Given request: Copy the data below word for word, from the line containing "Examining this image, does" through the end of the data. Leave out the pictures.

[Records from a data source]
**********

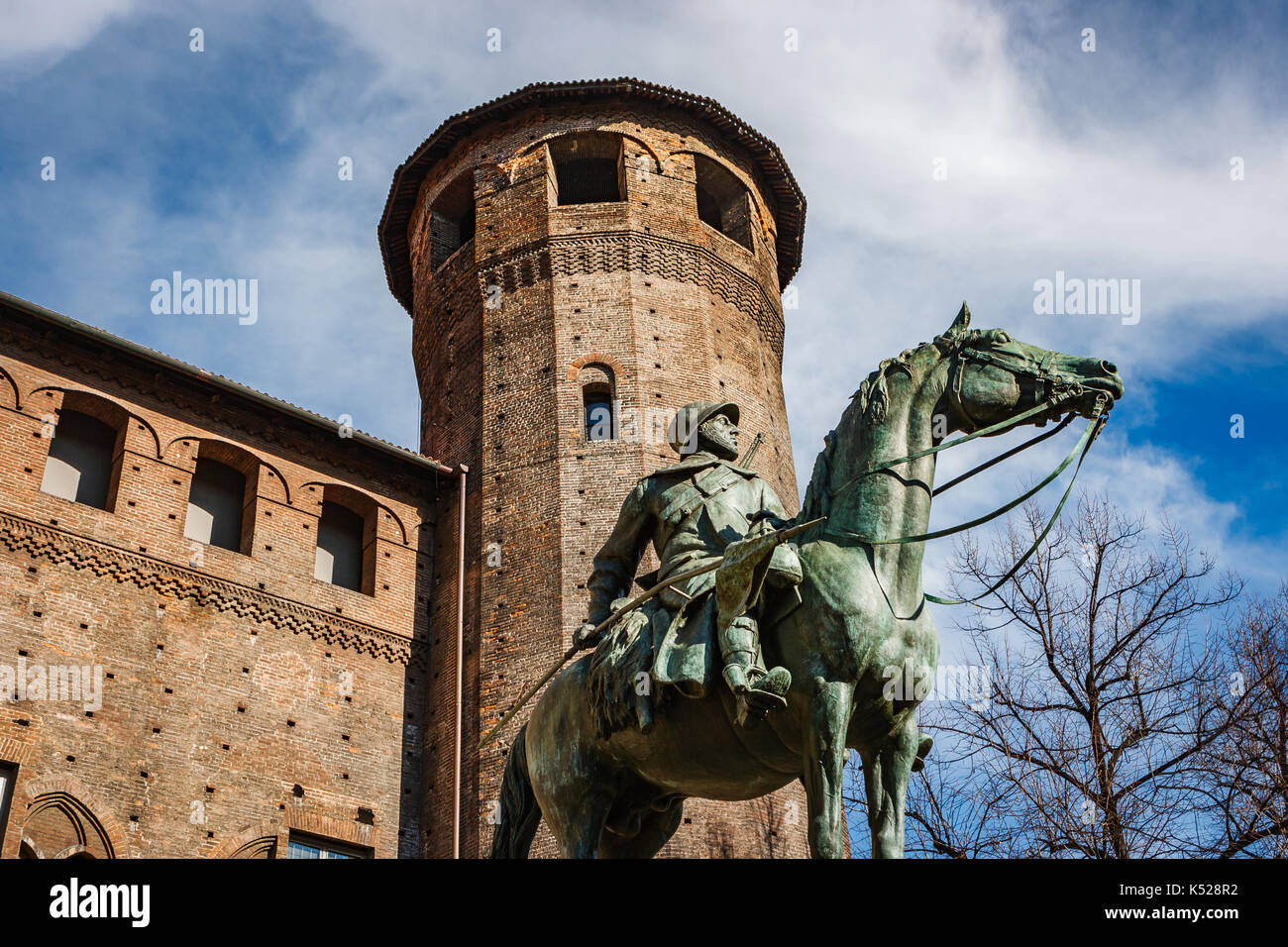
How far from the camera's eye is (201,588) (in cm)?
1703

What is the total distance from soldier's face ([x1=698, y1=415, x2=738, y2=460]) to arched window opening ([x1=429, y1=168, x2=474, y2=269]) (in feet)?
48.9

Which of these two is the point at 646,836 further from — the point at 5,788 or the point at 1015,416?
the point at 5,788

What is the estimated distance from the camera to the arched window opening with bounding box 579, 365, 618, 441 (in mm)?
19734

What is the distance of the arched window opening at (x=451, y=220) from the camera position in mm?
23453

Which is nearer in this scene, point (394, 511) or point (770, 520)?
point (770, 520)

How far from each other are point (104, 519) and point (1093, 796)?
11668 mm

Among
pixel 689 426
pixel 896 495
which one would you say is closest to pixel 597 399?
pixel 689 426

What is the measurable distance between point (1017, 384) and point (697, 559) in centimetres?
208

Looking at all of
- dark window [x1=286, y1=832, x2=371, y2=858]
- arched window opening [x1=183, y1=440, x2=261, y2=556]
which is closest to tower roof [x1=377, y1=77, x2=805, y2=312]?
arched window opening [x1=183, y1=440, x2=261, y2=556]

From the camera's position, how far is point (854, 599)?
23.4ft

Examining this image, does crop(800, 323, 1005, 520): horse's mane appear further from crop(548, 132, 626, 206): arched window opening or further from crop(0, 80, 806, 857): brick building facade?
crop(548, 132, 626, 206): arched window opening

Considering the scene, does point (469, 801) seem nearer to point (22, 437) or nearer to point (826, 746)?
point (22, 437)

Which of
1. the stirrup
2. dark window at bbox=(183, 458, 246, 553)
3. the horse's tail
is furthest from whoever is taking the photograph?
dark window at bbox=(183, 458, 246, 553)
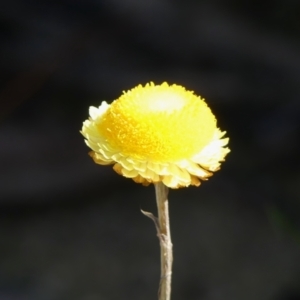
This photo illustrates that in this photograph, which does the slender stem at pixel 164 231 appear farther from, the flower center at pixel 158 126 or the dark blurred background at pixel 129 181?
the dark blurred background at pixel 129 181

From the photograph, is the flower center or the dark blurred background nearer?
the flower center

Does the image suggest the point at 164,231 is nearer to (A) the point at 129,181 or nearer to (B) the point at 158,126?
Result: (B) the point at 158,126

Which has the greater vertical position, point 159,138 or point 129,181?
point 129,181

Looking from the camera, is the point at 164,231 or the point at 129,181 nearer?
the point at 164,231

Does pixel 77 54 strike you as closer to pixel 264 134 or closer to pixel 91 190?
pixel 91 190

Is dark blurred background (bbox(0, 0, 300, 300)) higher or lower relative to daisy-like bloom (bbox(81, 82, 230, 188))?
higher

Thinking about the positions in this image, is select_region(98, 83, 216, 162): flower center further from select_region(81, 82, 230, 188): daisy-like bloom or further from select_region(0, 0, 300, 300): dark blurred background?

**********

Task response:
Examining this image, does crop(800, 323, 1005, 520): horse's mane appear further from crop(548, 132, 626, 206): arched window opening or further from crop(0, 80, 806, 857): brick building facade?
crop(548, 132, 626, 206): arched window opening

Considering the scene, does point (469, 801) seem nearer to point (22, 437) or nearer to point (826, 746)?
point (22, 437)

Which of
1. the stirrup
2. dark window at bbox=(183, 458, 246, 553)
3. the horse's tail
is furthest from whoever is taking the photograph?
dark window at bbox=(183, 458, 246, 553)
This photo illustrates that in this photograph, which does the slender stem at pixel 164 231 appear farther from, the flower center at pixel 158 126 or the dark blurred background at pixel 129 181?
the dark blurred background at pixel 129 181

From the photograph, is the flower center or the dark blurred background nearer?
the flower center

Does the image suggest the point at 164,231 is nearer to (A) the point at 129,181 or nearer to (B) the point at 158,126?
Result: (B) the point at 158,126

Which has the greater vertical position, point 159,138 or point 129,181?
point 129,181

Looking from the camera, is the point at 164,231 or the point at 129,181 nearer?
the point at 164,231

Does pixel 77 54 strike you as closer to pixel 264 134 or closer to pixel 91 190?
pixel 91 190

Is dark blurred background (bbox(0, 0, 300, 300)) higher or lower relative to daisy-like bloom (bbox(81, 82, 230, 188))?
higher

Thinking about the positions in this image, is select_region(98, 83, 216, 162): flower center further from select_region(81, 82, 230, 188): daisy-like bloom or further from select_region(0, 0, 300, 300): dark blurred background?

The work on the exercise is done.